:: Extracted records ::
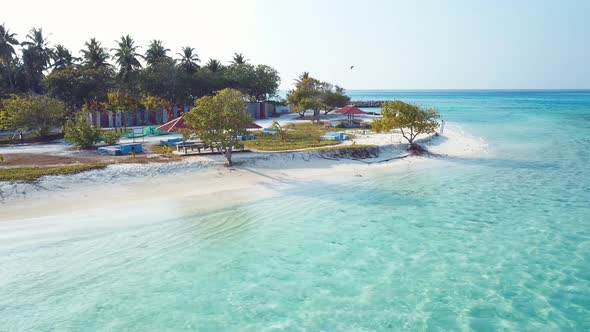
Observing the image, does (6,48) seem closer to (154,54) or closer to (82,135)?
(154,54)

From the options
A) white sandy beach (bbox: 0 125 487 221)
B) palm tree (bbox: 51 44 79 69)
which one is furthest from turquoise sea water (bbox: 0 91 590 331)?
palm tree (bbox: 51 44 79 69)

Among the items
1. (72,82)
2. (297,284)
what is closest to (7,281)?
(297,284)

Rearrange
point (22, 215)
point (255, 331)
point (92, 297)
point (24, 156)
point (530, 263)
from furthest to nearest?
→ point (24, 156) → point (22, 215) → point (530, 263) → point (92, 297) → point (255, 331)

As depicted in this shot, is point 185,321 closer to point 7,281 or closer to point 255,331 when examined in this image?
point 255,331

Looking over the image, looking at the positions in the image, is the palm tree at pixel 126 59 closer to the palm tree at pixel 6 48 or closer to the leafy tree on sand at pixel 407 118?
the palm tree at pixel 6 48

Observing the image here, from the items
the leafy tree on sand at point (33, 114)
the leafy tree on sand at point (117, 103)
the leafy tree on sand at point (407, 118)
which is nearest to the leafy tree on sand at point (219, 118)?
the leafy tree on sand at point (407, 118)

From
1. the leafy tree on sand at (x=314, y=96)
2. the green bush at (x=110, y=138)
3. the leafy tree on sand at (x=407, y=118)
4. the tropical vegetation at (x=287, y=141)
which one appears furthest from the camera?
the leafy tree on sand at (x=314, y=96)

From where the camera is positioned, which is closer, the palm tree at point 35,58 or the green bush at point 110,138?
the green bush at point 110,138

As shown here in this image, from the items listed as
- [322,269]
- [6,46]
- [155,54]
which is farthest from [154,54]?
[322,269]
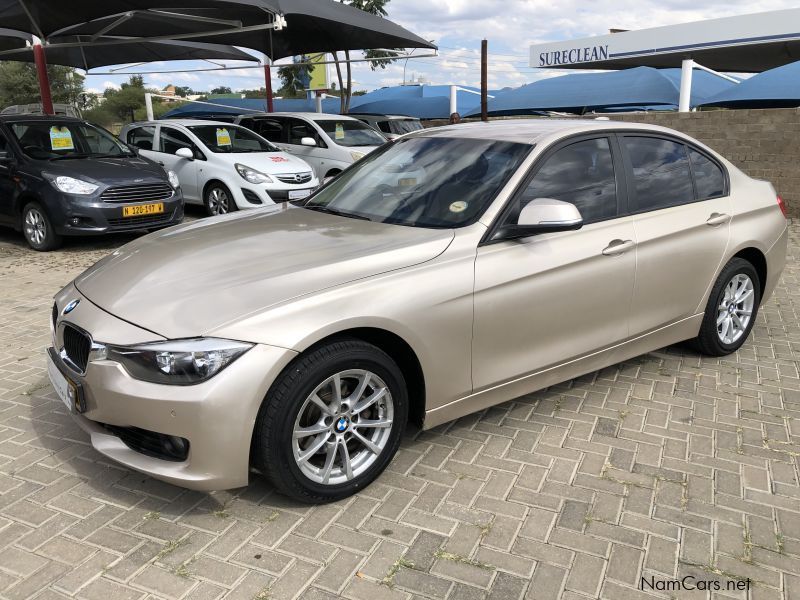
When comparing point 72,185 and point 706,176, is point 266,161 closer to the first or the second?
point 72,185

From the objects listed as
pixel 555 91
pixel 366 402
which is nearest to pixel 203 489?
pixel 366 402

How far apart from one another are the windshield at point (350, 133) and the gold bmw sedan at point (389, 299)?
346 inches

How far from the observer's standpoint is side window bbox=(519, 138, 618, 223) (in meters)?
3.56

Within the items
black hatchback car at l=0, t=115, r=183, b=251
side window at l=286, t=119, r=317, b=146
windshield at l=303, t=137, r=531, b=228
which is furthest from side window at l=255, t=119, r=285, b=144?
Result: windshield at l=303, t=137, r=531, b=228

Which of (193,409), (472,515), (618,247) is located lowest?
(472,515)

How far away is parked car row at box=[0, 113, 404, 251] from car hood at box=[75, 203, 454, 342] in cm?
397

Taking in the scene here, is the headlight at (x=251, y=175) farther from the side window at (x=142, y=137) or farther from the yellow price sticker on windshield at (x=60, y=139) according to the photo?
the side window at (x=142, y=137)

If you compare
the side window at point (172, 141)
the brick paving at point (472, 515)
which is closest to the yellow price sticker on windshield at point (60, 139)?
the side window at point (172, 141)

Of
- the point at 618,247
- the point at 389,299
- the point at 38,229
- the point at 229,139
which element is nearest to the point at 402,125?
the point at 229,139

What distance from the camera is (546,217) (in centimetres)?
317

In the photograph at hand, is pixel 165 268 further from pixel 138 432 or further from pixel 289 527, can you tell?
pixel 289 527

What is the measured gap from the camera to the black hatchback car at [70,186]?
316 inches

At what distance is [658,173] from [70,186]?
6.85 meters

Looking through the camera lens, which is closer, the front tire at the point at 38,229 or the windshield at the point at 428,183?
the windshield at the point at 428,183
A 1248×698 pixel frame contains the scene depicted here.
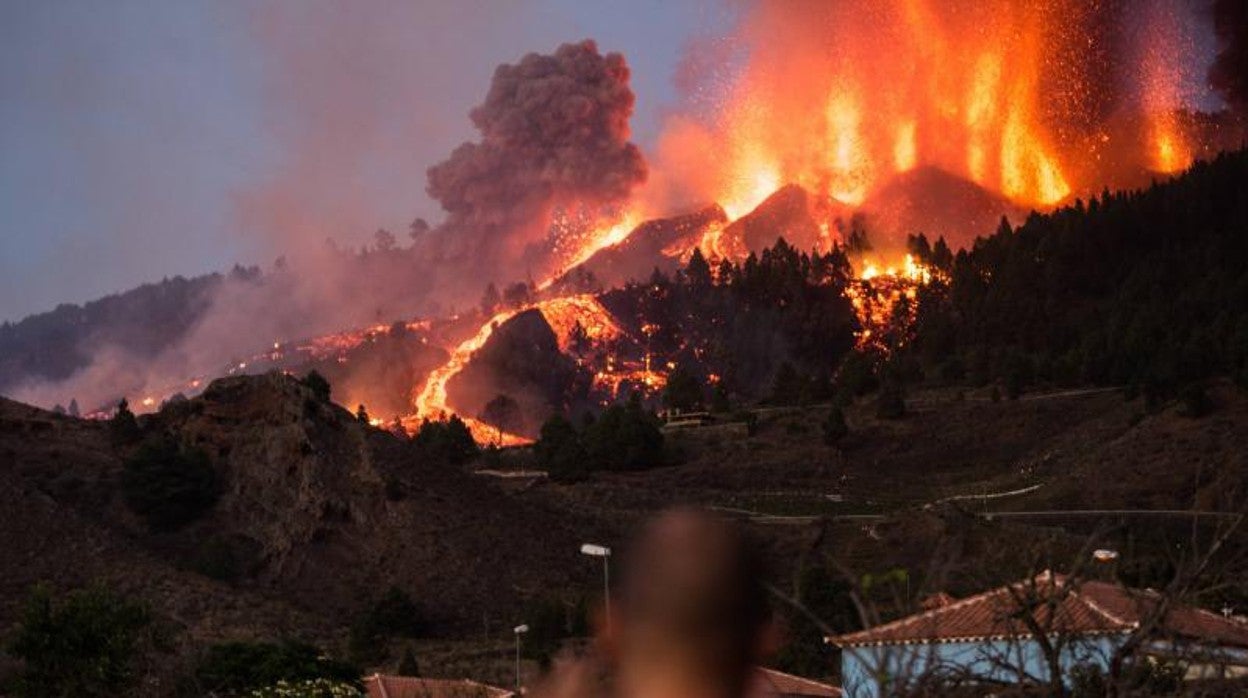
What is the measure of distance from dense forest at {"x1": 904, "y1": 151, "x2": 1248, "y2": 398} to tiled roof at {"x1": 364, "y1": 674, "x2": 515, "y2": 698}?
147ft

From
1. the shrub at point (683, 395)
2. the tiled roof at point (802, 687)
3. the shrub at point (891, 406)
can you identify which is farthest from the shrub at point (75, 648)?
the shrub at point (683, 395)

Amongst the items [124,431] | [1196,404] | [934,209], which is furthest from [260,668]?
[934,209]

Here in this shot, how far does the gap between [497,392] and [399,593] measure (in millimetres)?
81505

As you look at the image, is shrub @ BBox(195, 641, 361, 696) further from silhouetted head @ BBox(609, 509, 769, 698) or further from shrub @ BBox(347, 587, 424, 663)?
silhouetted head @ BBox(609, 509, 769, 698)

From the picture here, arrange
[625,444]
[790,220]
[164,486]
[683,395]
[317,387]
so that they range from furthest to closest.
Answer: [790,220] < [683,395] < [625,444] < [317,387] < [164,486]

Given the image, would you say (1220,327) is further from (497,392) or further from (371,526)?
(497,392)

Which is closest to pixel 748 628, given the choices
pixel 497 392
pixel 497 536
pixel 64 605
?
pixel 64 605

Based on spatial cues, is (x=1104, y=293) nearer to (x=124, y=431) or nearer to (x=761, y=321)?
(x=761, y=321)

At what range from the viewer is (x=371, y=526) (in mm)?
50000

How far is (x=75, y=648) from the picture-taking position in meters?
27.4

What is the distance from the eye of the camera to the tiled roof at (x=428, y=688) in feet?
85.2

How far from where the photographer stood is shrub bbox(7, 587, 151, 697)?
26.9 m

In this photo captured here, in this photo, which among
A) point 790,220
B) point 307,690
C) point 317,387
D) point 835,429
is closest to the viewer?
point 307,690

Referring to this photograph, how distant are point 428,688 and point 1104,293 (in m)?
74.8
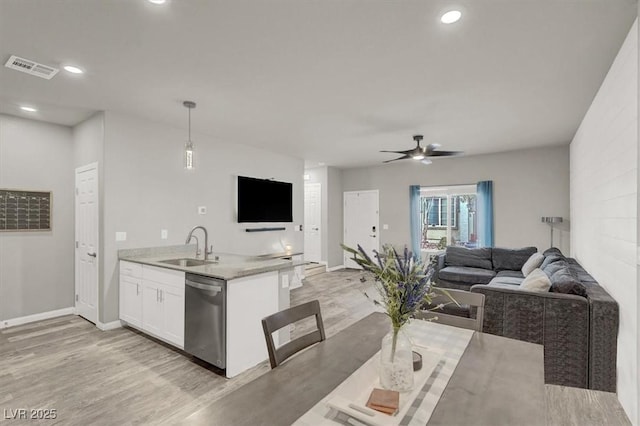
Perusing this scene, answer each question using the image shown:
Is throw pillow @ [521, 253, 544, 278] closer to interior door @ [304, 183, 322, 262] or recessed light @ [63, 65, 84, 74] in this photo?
interior door @ [304, 183, 322, 262]

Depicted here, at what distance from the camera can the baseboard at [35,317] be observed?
12.9ft

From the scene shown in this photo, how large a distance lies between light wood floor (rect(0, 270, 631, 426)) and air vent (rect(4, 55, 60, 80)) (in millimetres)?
2661

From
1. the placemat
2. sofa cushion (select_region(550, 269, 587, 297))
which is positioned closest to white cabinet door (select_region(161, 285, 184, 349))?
the placemat

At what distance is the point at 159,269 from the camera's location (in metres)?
3.31

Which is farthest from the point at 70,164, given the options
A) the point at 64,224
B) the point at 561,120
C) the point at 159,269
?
the point at 561,120

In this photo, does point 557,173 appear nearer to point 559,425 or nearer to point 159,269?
point 559,425

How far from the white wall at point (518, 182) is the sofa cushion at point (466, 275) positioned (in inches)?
47.6

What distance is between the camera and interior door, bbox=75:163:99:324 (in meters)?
3.95

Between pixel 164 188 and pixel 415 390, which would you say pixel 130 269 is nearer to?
pixel 164 188

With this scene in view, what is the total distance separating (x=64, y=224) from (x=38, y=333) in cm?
149

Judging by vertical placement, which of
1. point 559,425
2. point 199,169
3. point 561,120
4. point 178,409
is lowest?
point 178,409

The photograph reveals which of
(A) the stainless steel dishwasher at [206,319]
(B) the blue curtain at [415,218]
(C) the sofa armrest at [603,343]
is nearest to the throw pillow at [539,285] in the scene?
(C) the sofa armrest at [603,343]

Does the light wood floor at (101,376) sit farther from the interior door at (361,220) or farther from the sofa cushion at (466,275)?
the interior door at (361,220)

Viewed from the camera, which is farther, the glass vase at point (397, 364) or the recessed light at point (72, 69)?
the recessed light at point (72, 69)
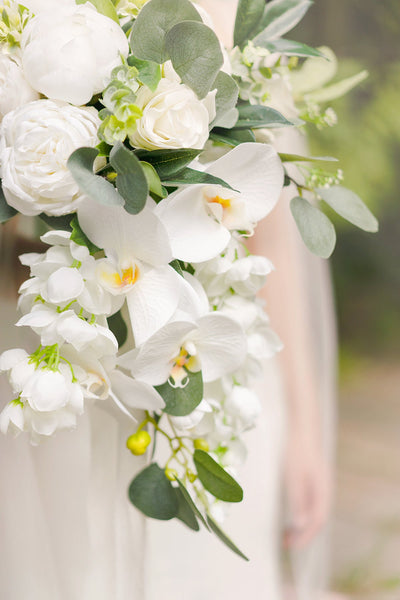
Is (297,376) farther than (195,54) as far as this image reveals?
Yes

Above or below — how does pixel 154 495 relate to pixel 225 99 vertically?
below

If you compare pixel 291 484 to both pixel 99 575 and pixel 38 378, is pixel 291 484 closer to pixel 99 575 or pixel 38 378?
pixel 99 575

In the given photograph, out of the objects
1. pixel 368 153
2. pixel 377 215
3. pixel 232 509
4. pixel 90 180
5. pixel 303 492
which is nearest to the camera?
pixel 90 180

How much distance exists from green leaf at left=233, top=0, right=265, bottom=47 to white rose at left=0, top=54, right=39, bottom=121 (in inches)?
8.7

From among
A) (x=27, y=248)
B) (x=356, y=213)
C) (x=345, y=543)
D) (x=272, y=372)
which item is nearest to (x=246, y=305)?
(x=356, y=213)

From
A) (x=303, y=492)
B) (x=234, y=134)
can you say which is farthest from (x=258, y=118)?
(x=303, y=492)

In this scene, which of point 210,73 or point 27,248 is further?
point 27,248

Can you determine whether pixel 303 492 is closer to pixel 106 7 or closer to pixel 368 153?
pixel 106 7

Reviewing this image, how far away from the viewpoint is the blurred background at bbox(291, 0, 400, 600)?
3706 mm

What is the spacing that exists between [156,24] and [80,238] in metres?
0.17

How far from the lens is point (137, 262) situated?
0.48 meters

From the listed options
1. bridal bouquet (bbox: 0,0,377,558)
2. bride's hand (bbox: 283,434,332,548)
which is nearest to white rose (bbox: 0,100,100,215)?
bridal bouquet (bbox: 0,0,377,558)

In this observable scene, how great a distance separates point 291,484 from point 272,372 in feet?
0.71

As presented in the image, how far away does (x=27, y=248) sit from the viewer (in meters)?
0.66
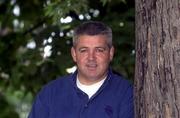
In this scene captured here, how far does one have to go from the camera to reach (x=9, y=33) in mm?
6723

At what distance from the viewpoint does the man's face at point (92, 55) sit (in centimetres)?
366

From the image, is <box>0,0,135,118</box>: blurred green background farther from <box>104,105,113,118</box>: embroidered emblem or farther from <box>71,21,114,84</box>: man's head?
<box>104,105,113,118</box>: embroidered emblem

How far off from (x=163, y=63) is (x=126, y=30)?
1.88 m

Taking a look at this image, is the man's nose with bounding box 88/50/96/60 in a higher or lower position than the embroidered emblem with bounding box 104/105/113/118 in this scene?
higher

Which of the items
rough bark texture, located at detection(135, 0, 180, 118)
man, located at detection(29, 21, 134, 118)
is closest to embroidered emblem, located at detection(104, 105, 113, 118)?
man, located at detection(29, 21, 134, 118)

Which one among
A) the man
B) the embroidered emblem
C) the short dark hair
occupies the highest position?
the short dark hair

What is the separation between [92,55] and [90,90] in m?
0.26

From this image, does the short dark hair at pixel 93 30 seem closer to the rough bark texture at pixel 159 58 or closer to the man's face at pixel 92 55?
the man's face at pixel 92 55

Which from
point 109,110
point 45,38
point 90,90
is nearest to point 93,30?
point 90,90

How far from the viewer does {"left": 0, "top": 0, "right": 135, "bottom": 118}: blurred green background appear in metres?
5.01

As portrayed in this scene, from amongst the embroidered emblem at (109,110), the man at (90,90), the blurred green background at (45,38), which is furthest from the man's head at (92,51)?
the blurred green background at (45,38)

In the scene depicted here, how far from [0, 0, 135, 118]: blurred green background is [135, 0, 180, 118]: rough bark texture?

:: Task objective ::
From the line that contains "From the image, is" to the last line of the material above, repeat every line exactly, keeping both the first and the last.

:: Written reply ::
From the image, is <box>0,0,135,118</box>: blurred green background farther from <box>104,105,113,118</box>: embroidered emblem or farther from <box>71,21,114,84</box>: man's head?
<box>104,105,113,118</box>: embroidered emblem

How far off from (x=163, y=63) is (x=126, y=30)?
1.88 m

Taking a look at this image, is the man's nose with bounding box 88/50/96/60 in a higher or lower position than the embroidered emblem with bounding box 104/105/113/118 in this scene?
higher

Which of the items
rough bark texture, located at detection(135, 0, 180, 118)
man, located at detection(29, 21, 134, 118)
is closest to embroidered emblem, located at detection(104, 105, 113, 118)?
man, located at detection(29, 21, 134, 118)

Which one among
A) the man
B) the embroidered emblem
C) the short dark hair
occupies the highest position?
the short dark hair

What is the separation between [92,55] and [90,90] in m?
0.26

From this image, does the short dark hair at pixel 93 30 seem closer to the rough bark texture at pixel 159 58 or closer to the man's face at pixel 92 55?
the man's face at pixel 92 55

Which from
point 109,110
point 45,38
point 90,90
is nearest to point 93,30?
point 90,90

How far from the viewer does {"left": 0, "top": 0, "right": 135, "bottom": 118}: blurred green background appear in metres?
5.01

As portrayed in this scene, from amongst the embroidered emblem at (109,110), the man at (90,90), the blurred green background at (45,38), which is furthest from the man's head at (92,51)?
the blurred green background at (45,38)

In the scene depicted here, how far from [0, 0, 135, 118]: blurred green background is [135, 0, 180, 118]: rough bark texture?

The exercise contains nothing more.